Experiencing the climate this year in S.E. Alaska where July so far was cool and inclement it occurred to me that indoor, thermostat regulated lifestyles like those of average Americans detach humans from environmental sensitivity. I’ve spent decades in unheated shelters including Alaska, sometimes sleeping on the ground where I used ground temperature and insulating blankets to keep a gallon of water from freezing solid when the air temperature was zero Fahrenheit, so I am fairly sensitive to climate.
The effects of indoor, thermostat regulated lifestyles are fairly new in the course of human history. A couple of centuries ago people in the north were lucky to have a wood stove for cold winters and built their homes around the wood stove. Air conditioning didn’t exist much before electricity when the Gulf coast was populated by mosquitoes and outlaws.

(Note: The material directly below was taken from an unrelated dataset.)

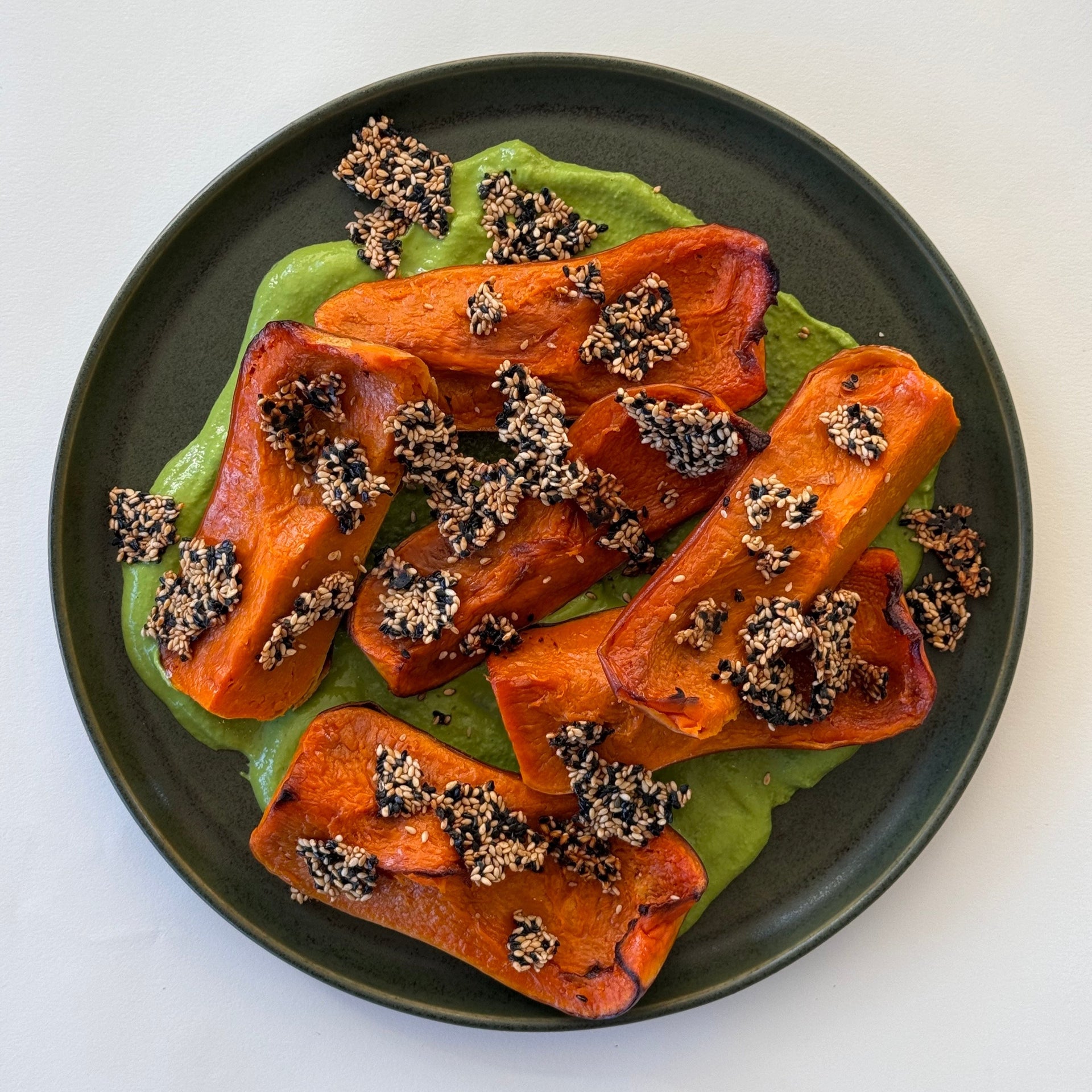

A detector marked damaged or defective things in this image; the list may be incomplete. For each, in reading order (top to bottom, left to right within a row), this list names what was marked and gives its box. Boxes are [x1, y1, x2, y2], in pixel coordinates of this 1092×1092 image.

People worked hard to separate themselves from nature to a certain extent; they liked bright things, glitz and shiny and that desire to be relieved from the common dark, dour, sometimes dank conditions of homes lit by candles and perhaps kerosene lamps increased along with the advance of technology. People were attracted to neon lights like bugs are to bug lights. Indoor living with climate controlled environments became common as did machines for transport and to relieve work. Humans to some extent tried to forget the external and very real world of nature and were unconcerned with managing its health. In places like the Willamette Valley of Oregon and Puget Sound of the state of Washington urban and suburban sprawl overtook exceedingly fertile farmlands that had arisen when the great northwestern forests were converted into lumber. An irrational exuberance had overtaken humanity of the first world and it was based on segregating nature and placing mankind into an artificial, bug free, trouble free world.

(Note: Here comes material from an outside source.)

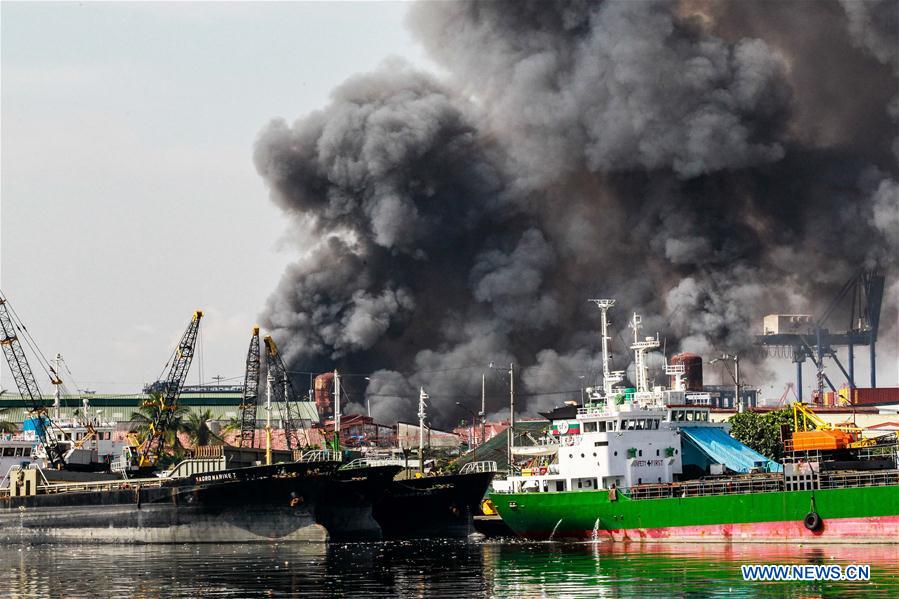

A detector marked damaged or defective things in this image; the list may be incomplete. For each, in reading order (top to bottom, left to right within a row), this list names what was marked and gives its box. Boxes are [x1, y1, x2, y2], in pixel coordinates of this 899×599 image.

It is my belief that the irrational exuberance of living a lifetime in artificial environments has affected human psychology deeply. The bright lights and bling of the artificial has become the new normal and nature has become regarded as disreputable. Some associate nature with vermin and value its remaining ecospheric health only so far as to consider its monetary value if processed for market sale. The psychology of natural consumption inside the new nature of the artificial normalizes irrational exuberance. The addiction to a world of pastel colors, shiny objects, bright lights and machines has been joined with drugs, alcohol, tobacco and intoxicants of polluting and non-polluting kind so far as to make common human nature maladapted to experience subtle change of seasons effects directly on the senses, the varieties of darkness and light of winter months, and psychologically incapable of making serious remedies for gross natural habitat loss, mass species extinction and global warming.
In my opinion being aware of the problem is required for fixing those serious ecospheric, environmental challenges. It is probably impossible to get humanity to step back from the ecospheric ledge if it requires reducing consumption, so increasing efficiency through innovating new technological and environmental methods may be the most realistic way to proceed.
Politicians tend to be immersed in the general unnatural psychology of irrational exuberance and excess consumption. Americans buy some things just because they can and feel like it. They have disposable income that exceeds their basic needs for living. President Reagan was known as the great communicator. He was an optimist with a cheery disposition. Not only was he liked, he was trusted. President Reagan said that America’s best times were yet ahead. His optimism helped greatly to bring about the end of the Cold War 1.0. President Reagan had faith in God and that was honest. He too however personified the American greatness of consumption rather than environmentalism. The nation needs faith in God, environmental reformation and technological progress to move very far ahead in the way of progress. Blind allegiance to the politics of consumerism and a wrong understanding of Smith’s Wealth of Nations/Capitalism may deliver the U.S.A. to knock itself out crashing into an environmental limits wall.
I have written elsewhere on select approaches to take to make up with the nation and world’s ecosphere. The field of environmental economics is highly recommended. I would add here the observation that what is lacking in U.S. politics at the Federal level (actually quite a number of character items are lacking and in need of repair yet I will not digress) is creative thinking. Fixing the environment is a matter of solving inductive puzzles rather than deductive ones like crossword puzzles. Inductive puzzles bring one to see ways to put different technologies or tools together to make something to solve problems and challenges. From pieces in the world comprising everything that exists, one selects pieces to invent a puzzle picture that solves the problem.